## WORK REQUIRED
Repeat the text lines of these entries word for word, leaving out the pictures.

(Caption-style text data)
▼▼▼

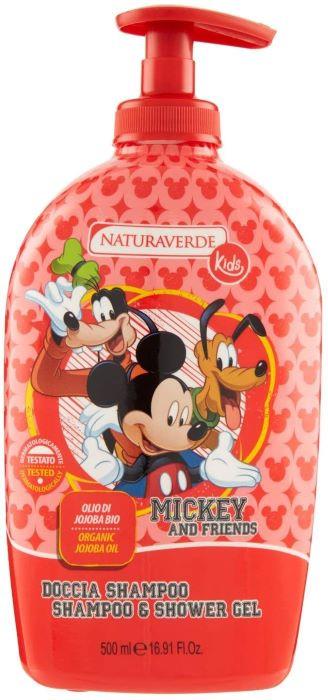 Naturaverde Kids Disney Classic Doccia Shampoo Topolino/Pippo 500 ML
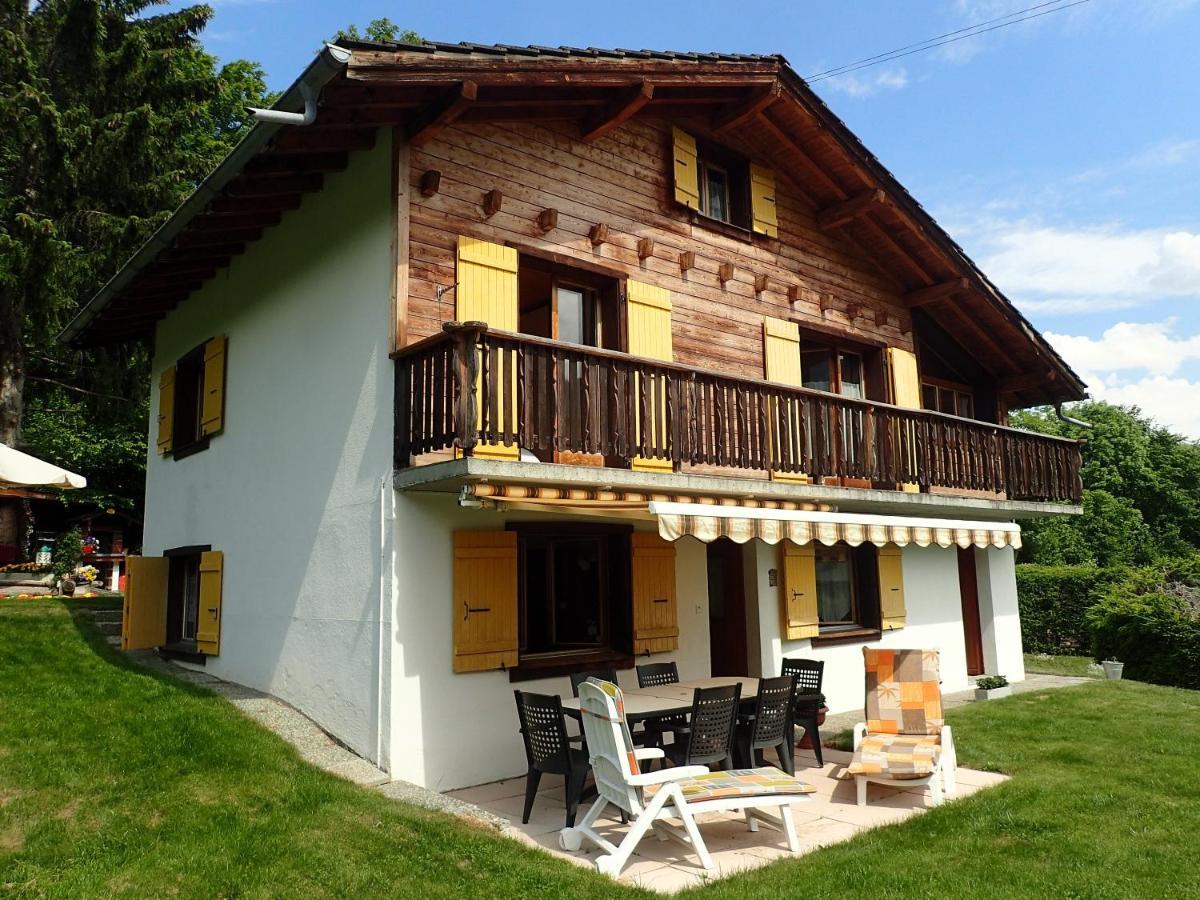 Chalet Le Muguet Villa Ovronnaz Exterior photo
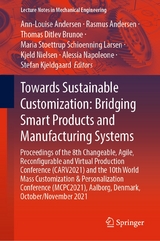 Towards Sustainable Customization: Bridging Smart Products and Manufacturing Systems - 
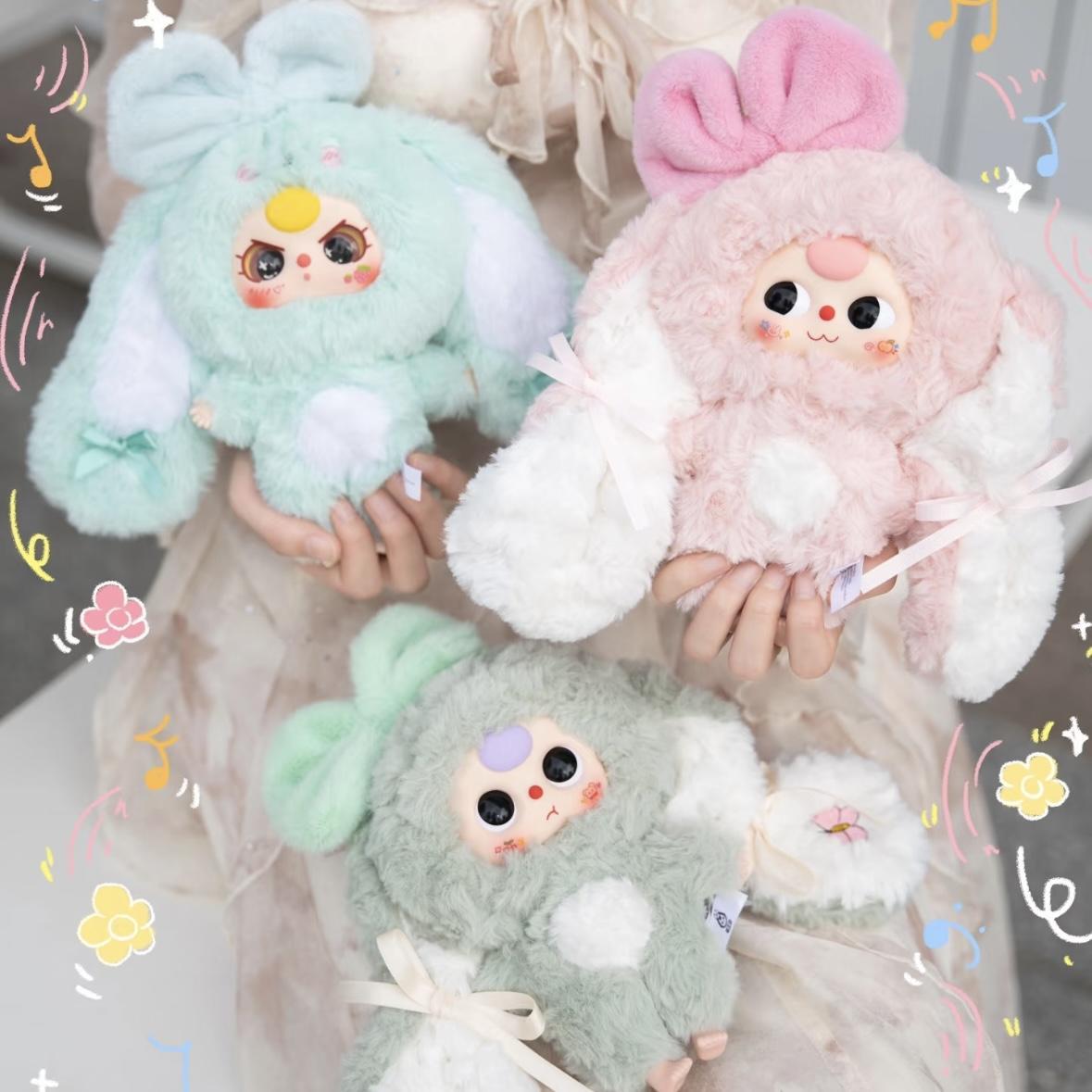 The three-year-old rabbit returns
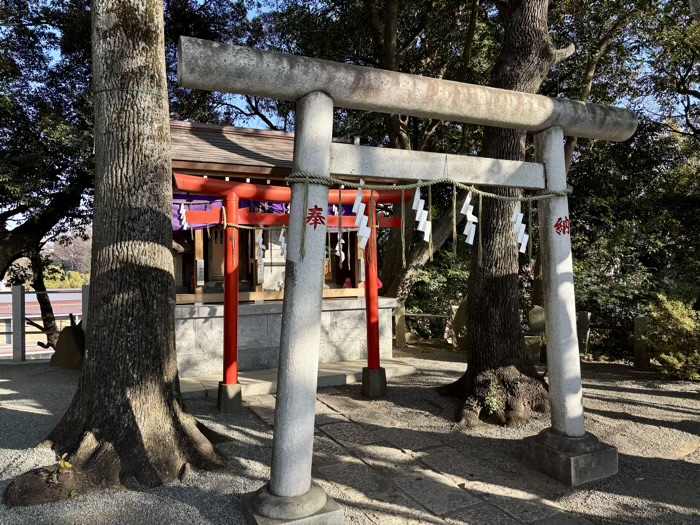 田園調布　多摩川浅間神社　合祀殿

▲▲▲

## WRITTEN ANSWER
 Naturaverde Kids Disney Classic Doccia Shampoo Topolino/Pippo 500 ML
 Chalet Le Muguet Villa Ovronnaz Exterior photo
 Towards Sustainable Customization: Bridging Smart Products and Manufacturing Systems - 
 The three-year-old rabbit returns
 田園調布　多摩川浅間神社　合祀殿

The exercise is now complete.